Sunday, July 11, 2010

Review - Women Without Men (Zanan-e bedun-e mardan)

Shirin Neshat is an artist whose career has been built upon photography and installation works, but making a feature film, which she is doing for the first time with Women Without Men, is a very different beast. That's a lesson Neshat appears to have learned to her cost, producing a film which is faultless on a visual level but one sadly lacking in the cohesion and momentum that a full-length narrative requires. It remains a fascinating piece of work, though, and Neshat's undeniable mastery of composition ensures individual sequences have a truly mesmerising quality. Neshat's theme is the plight of women in Iranian society, and her adaptation of Shahrnoush Parsipour's novel follows four very different females as they escape their patriarchal society and withdraw into a self-contained sanctuary. What a shame the director is incapable of bringing these characters to life in a way that would allow us to fully engage with them.

Neshat opens her film with a death, as Munis (Shabnam Toloui) floats through the air having decided to leap from a rooftop to end the misery of being a virtual prisoner under her brother's command. He wants her to marry and live as a good wife, but she's more interested in becoming politically engaged, as the UK and US-backed coup d'état of 1953 takes place in the streets outside. Her best friend Faezeh (Pegah Ferydoni) is a devoutly religious woman secretly in love with Munis' brother, and when she visits the family home to pay her respects, she finds herself being called into the garden by her late friend's voice. She digs Munis up, allowing her body to rise and her spirit to walk away from her grave and into the streets, where she can finally fulfil her political aspirations by joining a group of student protestors.

It is around this point that we realise Women Without Men is not a strictly realistic film, and these magical, ghostly elements allow Neshat and her co-director Shoja Azari to conjure some beautiful images. The film's most vivid sequences occur in the secluded orchard that Faezeh wanders into after being raped, a sanctuary for women who have suffered at the hands of men. This location is shot in a hypnotic and hallucinatory fashion that recalls the work of Andrei Tarkovsky, and I initially wondered whether this orchard was supposed to represent some kind of afterlife. When Faezeh arrives there, she discovers two other women who have escaped the city for the comfort of this isolated spot. Fakhri (Arita Shahrzad) bought the orchard after leaving her domineering military husband, and Zarin (Orsolya Tóth) is an emaciated prostitute who has run away from the brothel she was silently suffering in.

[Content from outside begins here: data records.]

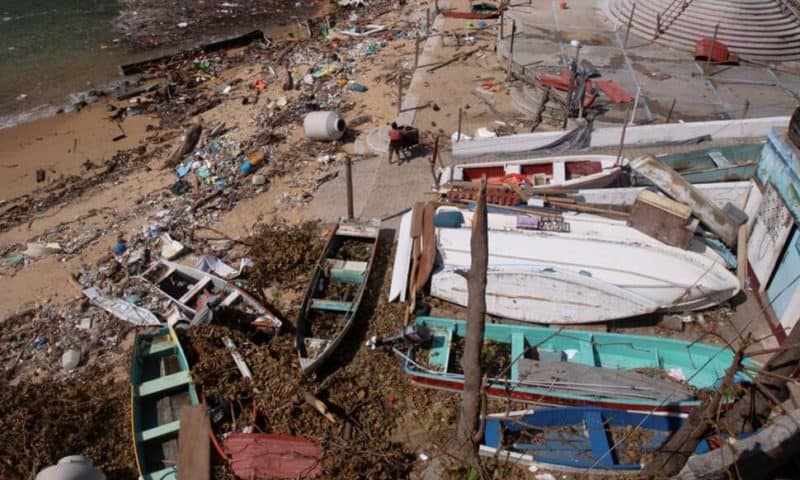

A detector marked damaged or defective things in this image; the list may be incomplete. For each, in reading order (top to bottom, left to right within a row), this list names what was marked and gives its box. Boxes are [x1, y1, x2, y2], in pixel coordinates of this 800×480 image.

damaged wooden boat [438, 154, 620, 191]
damaged wooden boat [632, 142, 764, 186]
damaged wooden boat [142, 262, 282, 330]
damaged wooden boat [296, 218, 380, 376]
damaged wooden boat [428, 206, 740, 322]
damaged wooden boat [131, 326, 198, 480]
damaged wooden boat [406, 318, 756, 412]
damaged wooden boat [482, 406, 712, 474]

The actresses playing these roles (particularly the enigmatic Tóth) all give convincing performances, but their characters lack dimensions and Neshat doesn't seem sure how to develop them beyond our initial impressions of them. Faezeh lets her hair down and Zarin starts to look a little healthier, but that's about it, and the film as a whole seems lacking in a real sense of purpose. There's a disconnect between the story of the three women at the orchard on one hand and the ghostly wanderings of Munis on the other, with Neshat's climactic dovetailing of these strands failing to gel. As a filmmaker, she is a creator of stunning images, and there are some brilliant moments here. I was particularly struck by a sequence in a bathhouse, when Zarin draws blood as she tries to scrub away the stain of her past life, or the shot of Munis as the sole female face in a crowd of protesting males. However, the true test of a director is the ability to make stunning individual elements fit into a whole, creating a cohesive, satisfying drama. Women Without Men fails that test, but Neshat has the eye and the ambition of a real artist, and she may strike a finer balance in future projects.